§ **WORK INSTRUCTIONS**
Each line from the one that contains "With respect to position, is" to the end of the material must be quoted exactly; include both end lines and nothing else.
>> START DATA SECTION
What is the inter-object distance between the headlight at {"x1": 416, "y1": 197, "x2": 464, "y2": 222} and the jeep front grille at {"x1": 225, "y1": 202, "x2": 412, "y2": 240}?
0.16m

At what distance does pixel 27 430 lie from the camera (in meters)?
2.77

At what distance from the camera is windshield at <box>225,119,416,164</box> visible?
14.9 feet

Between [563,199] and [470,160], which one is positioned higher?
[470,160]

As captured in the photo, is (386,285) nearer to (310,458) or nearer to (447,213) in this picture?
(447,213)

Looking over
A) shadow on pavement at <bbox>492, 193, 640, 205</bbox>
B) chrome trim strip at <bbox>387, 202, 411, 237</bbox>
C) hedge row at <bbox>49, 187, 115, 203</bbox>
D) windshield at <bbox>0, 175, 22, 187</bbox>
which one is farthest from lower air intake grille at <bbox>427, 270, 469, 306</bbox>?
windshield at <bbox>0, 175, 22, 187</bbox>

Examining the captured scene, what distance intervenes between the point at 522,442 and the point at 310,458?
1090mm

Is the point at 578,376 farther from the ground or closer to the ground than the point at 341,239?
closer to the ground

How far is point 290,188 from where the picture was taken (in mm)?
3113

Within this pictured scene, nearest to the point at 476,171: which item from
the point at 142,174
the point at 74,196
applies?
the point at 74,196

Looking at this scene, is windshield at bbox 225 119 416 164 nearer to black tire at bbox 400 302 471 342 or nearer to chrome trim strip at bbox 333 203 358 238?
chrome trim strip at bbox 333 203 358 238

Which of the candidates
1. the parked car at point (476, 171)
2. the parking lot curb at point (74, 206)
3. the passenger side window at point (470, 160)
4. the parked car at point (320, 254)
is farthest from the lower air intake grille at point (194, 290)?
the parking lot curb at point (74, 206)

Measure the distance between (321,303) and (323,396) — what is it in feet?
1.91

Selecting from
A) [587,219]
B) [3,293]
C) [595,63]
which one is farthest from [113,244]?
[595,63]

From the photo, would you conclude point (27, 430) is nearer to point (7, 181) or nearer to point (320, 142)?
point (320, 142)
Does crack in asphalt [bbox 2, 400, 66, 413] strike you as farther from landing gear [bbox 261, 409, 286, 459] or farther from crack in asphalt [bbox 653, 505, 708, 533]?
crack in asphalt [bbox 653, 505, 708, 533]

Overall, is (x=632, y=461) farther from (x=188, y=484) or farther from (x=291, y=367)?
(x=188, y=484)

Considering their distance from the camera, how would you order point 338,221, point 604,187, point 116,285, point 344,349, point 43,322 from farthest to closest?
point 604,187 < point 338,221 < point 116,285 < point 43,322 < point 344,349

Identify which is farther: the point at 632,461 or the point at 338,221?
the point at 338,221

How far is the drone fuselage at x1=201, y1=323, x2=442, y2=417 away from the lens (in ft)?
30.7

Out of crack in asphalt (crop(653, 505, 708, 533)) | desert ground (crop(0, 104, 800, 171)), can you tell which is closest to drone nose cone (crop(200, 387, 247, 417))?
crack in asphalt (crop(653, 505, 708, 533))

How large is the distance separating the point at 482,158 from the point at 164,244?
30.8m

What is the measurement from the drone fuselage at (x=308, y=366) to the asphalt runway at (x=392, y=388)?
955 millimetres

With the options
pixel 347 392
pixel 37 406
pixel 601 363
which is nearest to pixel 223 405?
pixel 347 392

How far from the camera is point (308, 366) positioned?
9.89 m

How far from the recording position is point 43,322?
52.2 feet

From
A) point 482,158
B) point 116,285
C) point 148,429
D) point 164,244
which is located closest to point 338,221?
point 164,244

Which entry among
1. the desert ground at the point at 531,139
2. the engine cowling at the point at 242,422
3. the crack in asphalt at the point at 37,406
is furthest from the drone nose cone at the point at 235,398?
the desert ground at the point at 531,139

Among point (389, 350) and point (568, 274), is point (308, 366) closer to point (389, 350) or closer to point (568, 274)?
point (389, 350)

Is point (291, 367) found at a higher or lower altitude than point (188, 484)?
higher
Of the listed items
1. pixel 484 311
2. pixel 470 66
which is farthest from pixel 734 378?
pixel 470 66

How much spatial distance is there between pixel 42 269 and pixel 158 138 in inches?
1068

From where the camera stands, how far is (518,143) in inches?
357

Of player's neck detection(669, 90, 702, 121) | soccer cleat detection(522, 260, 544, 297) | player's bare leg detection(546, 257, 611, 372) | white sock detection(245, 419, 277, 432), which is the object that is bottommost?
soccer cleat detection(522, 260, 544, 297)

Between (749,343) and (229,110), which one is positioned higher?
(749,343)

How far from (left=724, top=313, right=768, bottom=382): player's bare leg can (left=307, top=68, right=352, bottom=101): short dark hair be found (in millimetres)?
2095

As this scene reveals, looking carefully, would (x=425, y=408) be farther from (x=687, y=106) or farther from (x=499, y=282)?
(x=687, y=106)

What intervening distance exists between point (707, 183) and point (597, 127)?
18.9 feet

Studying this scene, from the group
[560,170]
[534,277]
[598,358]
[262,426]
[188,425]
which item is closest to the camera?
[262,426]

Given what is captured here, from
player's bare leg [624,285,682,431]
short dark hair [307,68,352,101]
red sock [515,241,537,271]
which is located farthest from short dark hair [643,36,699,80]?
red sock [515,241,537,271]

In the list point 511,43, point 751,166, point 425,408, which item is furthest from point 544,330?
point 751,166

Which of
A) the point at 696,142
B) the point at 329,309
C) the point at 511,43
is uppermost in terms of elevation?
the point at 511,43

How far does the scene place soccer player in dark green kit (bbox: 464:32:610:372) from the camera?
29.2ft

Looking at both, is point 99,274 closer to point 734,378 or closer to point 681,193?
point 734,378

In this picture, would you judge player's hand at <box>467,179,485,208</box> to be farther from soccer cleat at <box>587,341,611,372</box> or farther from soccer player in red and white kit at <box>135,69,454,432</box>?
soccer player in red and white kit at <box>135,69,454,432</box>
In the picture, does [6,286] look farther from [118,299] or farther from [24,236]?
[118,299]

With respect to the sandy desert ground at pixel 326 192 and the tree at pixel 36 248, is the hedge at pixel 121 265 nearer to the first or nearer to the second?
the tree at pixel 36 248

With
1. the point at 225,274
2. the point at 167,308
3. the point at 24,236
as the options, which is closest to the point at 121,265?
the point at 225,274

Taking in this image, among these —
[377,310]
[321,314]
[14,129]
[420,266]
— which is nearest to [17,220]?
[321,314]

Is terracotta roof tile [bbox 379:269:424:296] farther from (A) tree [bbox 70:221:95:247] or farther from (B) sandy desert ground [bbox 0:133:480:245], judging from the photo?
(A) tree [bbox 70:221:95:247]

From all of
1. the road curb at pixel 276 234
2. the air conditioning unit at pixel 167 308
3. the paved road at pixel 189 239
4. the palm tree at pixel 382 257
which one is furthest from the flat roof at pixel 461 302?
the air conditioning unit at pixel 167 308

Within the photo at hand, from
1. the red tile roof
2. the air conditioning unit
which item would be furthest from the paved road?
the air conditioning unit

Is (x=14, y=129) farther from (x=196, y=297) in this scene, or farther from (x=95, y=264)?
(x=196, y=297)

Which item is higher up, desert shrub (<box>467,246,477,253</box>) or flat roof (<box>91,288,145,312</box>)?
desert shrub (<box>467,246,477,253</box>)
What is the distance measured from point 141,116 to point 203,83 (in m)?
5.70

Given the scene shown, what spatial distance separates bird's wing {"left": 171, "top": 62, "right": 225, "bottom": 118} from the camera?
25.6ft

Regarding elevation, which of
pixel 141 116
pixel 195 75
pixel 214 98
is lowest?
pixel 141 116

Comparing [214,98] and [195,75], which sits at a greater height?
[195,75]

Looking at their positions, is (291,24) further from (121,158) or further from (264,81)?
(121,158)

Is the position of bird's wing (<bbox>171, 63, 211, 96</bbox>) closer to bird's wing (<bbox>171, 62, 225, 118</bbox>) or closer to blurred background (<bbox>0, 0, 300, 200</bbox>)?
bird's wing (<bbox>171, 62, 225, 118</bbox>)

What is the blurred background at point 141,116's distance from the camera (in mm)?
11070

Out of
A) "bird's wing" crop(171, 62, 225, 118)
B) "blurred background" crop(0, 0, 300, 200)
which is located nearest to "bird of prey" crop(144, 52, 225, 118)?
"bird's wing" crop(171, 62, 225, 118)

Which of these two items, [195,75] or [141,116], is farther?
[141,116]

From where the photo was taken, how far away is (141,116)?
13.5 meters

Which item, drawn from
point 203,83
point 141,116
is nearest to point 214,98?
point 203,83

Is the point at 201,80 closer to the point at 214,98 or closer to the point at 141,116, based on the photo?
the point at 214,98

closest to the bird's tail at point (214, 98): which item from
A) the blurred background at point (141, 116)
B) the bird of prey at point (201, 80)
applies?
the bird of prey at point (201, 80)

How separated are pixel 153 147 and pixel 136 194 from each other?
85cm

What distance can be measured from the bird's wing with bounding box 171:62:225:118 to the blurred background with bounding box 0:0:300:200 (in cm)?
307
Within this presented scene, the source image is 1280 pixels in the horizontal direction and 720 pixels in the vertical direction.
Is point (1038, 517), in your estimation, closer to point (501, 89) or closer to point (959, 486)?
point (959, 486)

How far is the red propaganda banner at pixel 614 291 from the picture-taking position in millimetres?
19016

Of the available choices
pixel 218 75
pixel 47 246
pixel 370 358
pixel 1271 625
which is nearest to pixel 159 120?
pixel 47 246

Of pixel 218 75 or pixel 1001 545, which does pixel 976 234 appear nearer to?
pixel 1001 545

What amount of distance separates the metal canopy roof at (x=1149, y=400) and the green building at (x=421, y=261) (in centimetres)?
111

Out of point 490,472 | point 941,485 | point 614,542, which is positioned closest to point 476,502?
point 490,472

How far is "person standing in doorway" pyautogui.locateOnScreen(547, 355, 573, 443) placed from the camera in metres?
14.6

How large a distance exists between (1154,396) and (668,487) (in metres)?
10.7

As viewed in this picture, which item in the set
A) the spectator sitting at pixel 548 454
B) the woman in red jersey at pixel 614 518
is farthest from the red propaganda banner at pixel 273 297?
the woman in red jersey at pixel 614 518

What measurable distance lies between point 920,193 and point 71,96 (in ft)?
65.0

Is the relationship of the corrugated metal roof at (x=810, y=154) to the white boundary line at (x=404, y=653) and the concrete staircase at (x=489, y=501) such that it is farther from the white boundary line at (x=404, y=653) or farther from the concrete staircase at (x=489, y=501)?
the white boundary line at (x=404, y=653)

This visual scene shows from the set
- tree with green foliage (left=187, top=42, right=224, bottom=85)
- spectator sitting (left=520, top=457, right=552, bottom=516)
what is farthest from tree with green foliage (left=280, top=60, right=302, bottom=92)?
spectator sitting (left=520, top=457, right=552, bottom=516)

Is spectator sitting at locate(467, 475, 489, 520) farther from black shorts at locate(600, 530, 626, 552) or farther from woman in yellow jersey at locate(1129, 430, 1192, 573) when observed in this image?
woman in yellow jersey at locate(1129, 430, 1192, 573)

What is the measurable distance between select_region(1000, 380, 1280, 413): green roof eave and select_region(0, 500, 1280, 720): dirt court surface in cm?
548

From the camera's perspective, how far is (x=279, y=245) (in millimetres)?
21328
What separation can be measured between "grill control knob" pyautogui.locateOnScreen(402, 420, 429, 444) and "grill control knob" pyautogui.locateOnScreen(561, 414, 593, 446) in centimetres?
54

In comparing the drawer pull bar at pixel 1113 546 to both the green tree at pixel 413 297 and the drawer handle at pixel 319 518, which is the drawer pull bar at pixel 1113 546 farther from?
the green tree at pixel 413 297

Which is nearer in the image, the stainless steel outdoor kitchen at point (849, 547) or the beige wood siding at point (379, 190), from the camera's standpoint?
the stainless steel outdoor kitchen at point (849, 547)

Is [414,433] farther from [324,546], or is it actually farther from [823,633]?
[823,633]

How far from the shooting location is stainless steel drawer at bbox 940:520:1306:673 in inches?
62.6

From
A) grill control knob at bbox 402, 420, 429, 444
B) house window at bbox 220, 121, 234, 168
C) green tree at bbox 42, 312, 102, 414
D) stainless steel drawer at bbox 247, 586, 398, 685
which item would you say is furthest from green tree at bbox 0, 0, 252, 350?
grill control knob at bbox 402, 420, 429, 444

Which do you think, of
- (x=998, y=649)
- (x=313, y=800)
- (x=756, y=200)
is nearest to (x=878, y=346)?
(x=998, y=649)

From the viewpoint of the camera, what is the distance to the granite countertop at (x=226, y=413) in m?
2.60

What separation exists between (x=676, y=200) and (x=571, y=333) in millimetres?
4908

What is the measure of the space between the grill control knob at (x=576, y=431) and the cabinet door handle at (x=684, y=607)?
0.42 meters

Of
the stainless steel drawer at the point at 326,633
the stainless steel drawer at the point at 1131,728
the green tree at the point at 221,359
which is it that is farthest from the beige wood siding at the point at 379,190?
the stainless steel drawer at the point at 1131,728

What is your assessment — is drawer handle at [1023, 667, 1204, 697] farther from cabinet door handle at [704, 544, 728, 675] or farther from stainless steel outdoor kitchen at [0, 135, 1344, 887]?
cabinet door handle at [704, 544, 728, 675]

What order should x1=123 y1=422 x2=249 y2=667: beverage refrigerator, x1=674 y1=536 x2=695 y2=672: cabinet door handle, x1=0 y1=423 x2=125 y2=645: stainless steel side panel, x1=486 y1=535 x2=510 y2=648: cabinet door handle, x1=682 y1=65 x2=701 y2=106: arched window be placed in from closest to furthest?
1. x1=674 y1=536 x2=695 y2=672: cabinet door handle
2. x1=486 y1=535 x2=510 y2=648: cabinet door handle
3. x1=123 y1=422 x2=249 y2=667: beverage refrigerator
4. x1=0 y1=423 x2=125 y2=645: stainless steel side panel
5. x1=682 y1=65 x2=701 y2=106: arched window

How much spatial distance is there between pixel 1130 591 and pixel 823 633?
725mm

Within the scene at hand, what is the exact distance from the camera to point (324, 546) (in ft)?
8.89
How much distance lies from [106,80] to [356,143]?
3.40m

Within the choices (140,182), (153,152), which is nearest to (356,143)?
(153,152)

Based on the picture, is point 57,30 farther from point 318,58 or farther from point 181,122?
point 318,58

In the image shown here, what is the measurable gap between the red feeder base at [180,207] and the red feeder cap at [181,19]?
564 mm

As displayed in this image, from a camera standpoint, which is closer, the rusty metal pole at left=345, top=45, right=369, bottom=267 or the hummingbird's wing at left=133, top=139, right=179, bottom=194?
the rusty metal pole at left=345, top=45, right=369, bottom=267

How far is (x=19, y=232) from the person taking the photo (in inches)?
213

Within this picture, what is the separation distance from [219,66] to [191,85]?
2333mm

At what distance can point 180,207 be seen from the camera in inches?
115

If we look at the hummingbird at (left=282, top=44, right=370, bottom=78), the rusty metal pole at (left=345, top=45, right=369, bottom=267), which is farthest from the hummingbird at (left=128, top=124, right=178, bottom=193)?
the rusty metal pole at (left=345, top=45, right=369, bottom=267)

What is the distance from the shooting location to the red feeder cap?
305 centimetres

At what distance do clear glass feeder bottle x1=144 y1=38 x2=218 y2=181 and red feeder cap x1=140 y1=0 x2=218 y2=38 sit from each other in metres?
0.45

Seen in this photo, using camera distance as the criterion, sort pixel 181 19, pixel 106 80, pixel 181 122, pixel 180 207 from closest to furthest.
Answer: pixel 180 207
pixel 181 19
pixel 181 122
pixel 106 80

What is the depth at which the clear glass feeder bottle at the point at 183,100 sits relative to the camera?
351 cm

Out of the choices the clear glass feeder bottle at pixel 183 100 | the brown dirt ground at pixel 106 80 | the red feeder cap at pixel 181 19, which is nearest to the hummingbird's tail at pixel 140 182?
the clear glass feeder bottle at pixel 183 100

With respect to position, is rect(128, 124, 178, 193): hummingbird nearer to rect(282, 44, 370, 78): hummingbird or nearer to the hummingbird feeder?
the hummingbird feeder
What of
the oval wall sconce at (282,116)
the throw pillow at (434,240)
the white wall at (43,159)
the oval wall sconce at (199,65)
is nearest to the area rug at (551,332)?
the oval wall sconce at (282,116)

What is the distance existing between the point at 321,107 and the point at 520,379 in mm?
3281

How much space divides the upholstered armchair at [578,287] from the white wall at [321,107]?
>> END DATA SECTION
§ **REPLY TO THE TASK**
With respect to position, is rect(128, 124, 178, 193): hummingbird nearer to rect(282, 44, 370, 78): hummingbird or nearer to the hummingbird feeder?
the hummingbird feeder
What of
the oval wall sconce at (282,116)
the throw pillow at (434,240)
the white wall at (43,159)
the oval wall sconce at (199,65)
is nearest to the area rug at (551,332)?
the oval wall sconce at (282,116)

What is the distance existing between the point at 321,107 and the point at 520,379 in mm?
3281

How much space divides the upholstered armchair at [578,287] from the white wall at [321,107]?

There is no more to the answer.